Les forces spéciales de l’armée ont notamment pour mission de protéger des personnes à l’étranger. Keystone

Depuis la chute du régime Kadhafi, de nombreux pays cherchent le contact avec le nouveau gouvernement libyen. La Suisse a elle aussi rouvert son ambassade à Tripoli. Et d’ici quelques jours, ce sont des soldats d’élite qui veilleront à la sécurité.

Combien de soldats et de quelles unités seront engagés à Tripoli? «Pour des raisons de sécurité», Adrian Sollberger, porte-parole du ministère des Affaires étrangères (DFAE), ne le dira pas.

Quelques jours avant le déploiement de ces soldats d’élite, les présidents des commissions parlementaires de politique de sécurité et des affaires étrangères n’en savaient guère plus. L’ordre de marche détaillé ne sera venu qu’au dernier moment, nous a expliqué Chantal Galladé, présidente de la commission de politique de sécurité de la chambre basse.

Pourtant, la menace à Tripoli serait plutôt faible en ce moment et rares sont les pays qui font surveiller leur ambassade comme la Suisse va le faire. Il en sera tenu compte pour déterminer le nombre de soldats et la durée de leur engagement. Moins la menace sera jugée importante, moins nombreux seront les hommes de l’unité d’élite DRA 10 à être envoyés sur place, explique Chantal Galladé.

Adrian Sollberger confirme (par écrit) que la situation à Tripoli est «relativement stable». «Mais il existe pour les étrangers un certain nombre de risques dus entre autres au grand nombre d’armes en possession de différents groupements (milices et autres) et de la population. Il existe également un risque d’augmentation de la criminalité», note encore le porte-parole du DFAE.
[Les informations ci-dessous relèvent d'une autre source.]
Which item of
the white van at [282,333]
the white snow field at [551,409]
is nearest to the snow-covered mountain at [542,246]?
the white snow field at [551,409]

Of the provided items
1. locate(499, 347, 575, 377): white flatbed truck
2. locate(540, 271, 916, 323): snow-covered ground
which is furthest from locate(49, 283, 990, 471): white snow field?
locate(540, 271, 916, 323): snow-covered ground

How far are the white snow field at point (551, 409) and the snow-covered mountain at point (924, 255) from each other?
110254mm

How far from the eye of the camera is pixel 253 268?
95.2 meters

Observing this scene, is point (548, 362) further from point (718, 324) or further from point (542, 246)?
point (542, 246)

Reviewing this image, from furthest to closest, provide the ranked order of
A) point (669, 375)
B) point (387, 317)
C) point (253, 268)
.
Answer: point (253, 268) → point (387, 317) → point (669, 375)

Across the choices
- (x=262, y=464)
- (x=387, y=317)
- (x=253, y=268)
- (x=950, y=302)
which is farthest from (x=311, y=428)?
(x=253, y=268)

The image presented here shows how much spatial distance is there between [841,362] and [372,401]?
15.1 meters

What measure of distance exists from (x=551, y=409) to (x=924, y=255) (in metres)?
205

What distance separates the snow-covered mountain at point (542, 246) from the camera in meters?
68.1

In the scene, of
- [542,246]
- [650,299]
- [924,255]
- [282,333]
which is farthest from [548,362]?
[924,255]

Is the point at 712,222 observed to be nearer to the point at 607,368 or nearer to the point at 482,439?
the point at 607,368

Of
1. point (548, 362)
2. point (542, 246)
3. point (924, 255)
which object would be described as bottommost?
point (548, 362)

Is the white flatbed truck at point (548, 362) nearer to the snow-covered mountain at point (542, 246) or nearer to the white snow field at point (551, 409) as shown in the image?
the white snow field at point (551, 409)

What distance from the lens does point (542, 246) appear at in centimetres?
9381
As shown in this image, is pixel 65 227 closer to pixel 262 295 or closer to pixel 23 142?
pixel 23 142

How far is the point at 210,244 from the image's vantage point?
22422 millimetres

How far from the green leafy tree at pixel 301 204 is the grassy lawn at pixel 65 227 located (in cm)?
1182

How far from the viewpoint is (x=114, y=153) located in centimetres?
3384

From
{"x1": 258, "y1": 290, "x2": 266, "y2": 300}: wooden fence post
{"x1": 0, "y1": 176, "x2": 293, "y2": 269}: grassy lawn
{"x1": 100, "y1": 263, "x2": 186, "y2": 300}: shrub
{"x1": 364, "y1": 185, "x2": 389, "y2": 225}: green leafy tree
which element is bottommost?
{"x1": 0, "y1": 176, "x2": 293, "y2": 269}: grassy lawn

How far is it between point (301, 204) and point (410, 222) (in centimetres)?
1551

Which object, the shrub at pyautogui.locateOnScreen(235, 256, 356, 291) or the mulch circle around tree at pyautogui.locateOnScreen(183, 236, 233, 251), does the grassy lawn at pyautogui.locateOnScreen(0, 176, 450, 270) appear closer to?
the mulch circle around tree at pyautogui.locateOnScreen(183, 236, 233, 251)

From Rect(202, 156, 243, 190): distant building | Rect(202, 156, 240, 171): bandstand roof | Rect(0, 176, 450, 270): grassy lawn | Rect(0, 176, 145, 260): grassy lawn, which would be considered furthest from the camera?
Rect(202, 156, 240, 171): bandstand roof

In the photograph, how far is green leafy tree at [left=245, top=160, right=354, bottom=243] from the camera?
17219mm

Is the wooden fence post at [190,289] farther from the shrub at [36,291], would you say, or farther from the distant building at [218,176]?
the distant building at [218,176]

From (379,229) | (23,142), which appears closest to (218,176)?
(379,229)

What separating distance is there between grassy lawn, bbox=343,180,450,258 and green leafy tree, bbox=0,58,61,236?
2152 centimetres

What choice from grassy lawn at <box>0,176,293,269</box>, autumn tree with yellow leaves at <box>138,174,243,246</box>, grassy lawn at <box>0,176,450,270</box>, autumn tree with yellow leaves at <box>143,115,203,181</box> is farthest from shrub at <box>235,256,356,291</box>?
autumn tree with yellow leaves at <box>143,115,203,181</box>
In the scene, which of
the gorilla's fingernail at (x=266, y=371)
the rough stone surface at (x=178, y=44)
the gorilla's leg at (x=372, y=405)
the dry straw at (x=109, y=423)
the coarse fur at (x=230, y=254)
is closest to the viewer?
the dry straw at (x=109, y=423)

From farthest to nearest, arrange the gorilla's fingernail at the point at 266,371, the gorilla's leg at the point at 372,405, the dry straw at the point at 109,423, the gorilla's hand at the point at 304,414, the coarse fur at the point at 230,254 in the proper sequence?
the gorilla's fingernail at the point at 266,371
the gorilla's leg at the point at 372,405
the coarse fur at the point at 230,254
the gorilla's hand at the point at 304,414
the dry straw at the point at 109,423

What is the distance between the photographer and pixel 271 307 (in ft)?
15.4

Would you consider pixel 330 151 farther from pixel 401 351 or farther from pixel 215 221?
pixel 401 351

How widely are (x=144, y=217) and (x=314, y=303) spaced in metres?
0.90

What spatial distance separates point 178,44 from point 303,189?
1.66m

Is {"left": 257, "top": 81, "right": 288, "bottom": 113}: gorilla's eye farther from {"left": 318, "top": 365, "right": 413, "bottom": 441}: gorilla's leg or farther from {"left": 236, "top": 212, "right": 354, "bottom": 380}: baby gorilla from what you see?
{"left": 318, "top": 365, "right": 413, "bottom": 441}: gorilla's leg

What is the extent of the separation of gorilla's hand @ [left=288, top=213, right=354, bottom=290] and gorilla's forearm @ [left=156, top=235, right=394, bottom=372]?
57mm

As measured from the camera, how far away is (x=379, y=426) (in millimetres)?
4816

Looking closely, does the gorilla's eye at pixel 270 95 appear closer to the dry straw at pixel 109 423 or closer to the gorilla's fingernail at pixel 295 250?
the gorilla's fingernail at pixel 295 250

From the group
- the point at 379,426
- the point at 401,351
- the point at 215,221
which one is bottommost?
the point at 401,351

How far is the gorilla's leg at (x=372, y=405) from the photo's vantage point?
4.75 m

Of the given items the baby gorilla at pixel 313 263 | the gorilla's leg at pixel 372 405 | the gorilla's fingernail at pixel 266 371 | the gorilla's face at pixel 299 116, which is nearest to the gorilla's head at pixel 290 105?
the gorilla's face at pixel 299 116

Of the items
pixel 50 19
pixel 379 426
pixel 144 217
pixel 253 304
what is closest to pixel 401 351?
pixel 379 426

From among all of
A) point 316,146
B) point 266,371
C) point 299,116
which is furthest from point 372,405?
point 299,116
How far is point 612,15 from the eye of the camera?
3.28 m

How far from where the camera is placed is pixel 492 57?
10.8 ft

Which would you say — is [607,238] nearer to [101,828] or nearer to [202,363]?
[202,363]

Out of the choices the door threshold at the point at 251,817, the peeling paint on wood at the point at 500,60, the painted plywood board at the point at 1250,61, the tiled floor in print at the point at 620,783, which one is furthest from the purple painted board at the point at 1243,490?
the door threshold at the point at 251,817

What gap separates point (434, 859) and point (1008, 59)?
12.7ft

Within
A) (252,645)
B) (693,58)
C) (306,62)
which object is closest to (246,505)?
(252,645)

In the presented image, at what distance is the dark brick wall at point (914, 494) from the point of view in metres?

Des soldats suisses au lieu de mercenaires

Depuis sa réouverture en octobre dernier, l’ambassade suisse en Libye était protégée par l’entreprise de sécurité privée britannique Aegis. Accusée de participer à des actes de guerre, qualifiée d’«armée privée» dans un rapport de la commission de politique de sécurité, celle-ci avait créé la polémique en 2010 en décident d’installer son siège social à Bâle.

Sur demande de la commission, le gouvernement a donc décidé en décembre de remplacer les mercenaires d’Aegis par des soldats suisses, et ceci malgré l’opposition des conservateurs de l’UDC, qui refusent par principe tout engagement de soldats suisses armés à l’étranger, en invoquant la neutralité.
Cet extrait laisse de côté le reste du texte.